Though feature phones have passed out of style in western markets, the low-cost devices are still very popular in many parts of the world. Even that is set to change in the near future, however, as consumers in emerging markets flock to low-end smartphones priced to compete with feature phones.
Market research firm Gartner this week issued a report showing that smartphone sales topped those of feature phones for the first year ever. The firm estimates that 968 million smartphones were sold (to customers) during 2013. This number represents an over 42% increase from smartphone sales in 2012 and accounts for nearly 54% of all mobile phone sales last year.
Though the smartphone market is still growing significantly, Gartner, like other analysts, sees the market's growth slowing. This is largely due to market saturation in established markets such as the U.S. and Europe. Much of the smartphone market's growth over the next few years is predicted to come from emerging markets such as China, Brazil, and India.
Another factor could be that modern smartphones are simply good enough to perform all the tasks consumers might want, slowing the rapid upgrade cycles seen over previous years.

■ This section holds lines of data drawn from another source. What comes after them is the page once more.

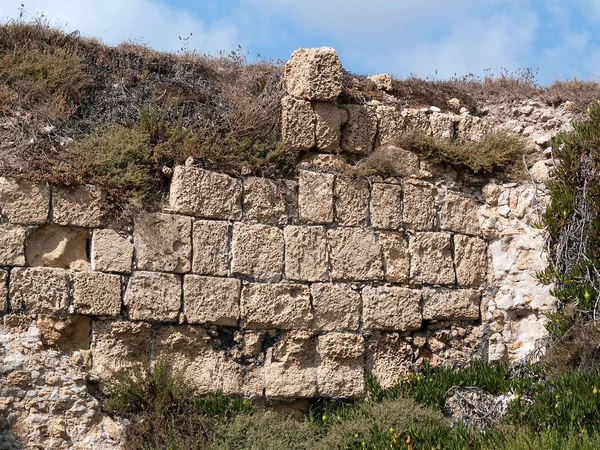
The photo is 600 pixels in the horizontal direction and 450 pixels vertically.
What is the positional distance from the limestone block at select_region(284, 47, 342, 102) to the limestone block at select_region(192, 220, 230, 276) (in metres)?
1.74

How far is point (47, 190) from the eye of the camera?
742cm

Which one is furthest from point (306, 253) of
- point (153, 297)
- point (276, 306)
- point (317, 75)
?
point (317, 75)

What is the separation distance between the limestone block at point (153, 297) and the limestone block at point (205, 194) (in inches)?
26.8

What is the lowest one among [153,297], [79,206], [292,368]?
[292,368]

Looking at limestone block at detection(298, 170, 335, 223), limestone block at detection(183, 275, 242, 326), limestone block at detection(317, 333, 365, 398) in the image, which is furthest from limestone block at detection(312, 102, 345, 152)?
limestone block at detection(317, 333, 365, 398)

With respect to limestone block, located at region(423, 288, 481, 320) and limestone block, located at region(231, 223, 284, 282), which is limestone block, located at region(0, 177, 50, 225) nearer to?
limestone block, located at region(231, 223, 284, 282)

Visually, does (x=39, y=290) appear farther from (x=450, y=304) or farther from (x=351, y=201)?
(x=450, y=304)

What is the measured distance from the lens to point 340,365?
836 centimetres

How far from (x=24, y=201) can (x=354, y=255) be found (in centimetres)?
325

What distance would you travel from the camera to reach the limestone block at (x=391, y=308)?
855 cm

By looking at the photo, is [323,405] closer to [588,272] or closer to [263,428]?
[263,428]

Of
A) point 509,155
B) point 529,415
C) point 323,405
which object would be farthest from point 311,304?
point 509,155

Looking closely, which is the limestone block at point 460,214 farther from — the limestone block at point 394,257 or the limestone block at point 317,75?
the limestone block at point 317,75

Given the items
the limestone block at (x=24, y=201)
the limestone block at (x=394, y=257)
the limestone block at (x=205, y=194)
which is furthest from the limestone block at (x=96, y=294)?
the limestone block at (x=394, y=257)
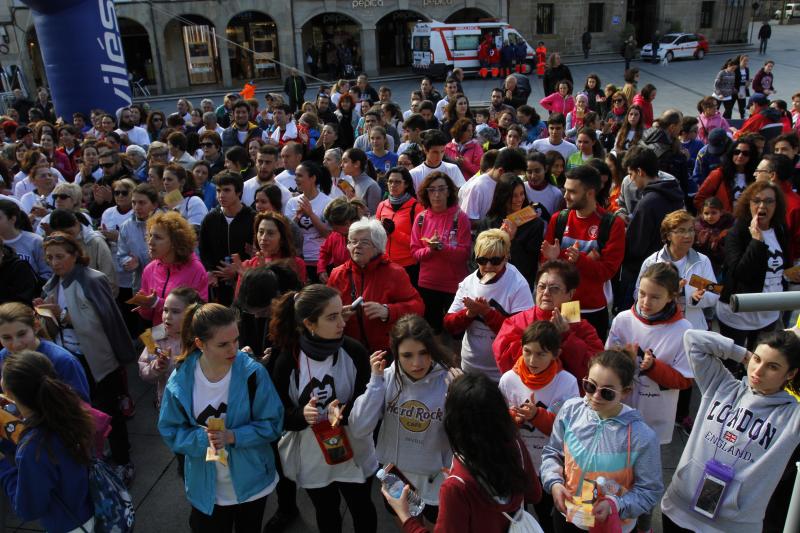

"Mature markets face limited growth potential as the markets are saturated with smartphone sales, leaving little room for growth with declining feature phone market and a longer replacement cycle," said Anshul Gupta, principal research analyst at Gartner. "Lack of compelling hardware innovation has further exacerbated replacement cycles for high-end smartphones in 2013 because consumers don't find enough reasons to upgrade."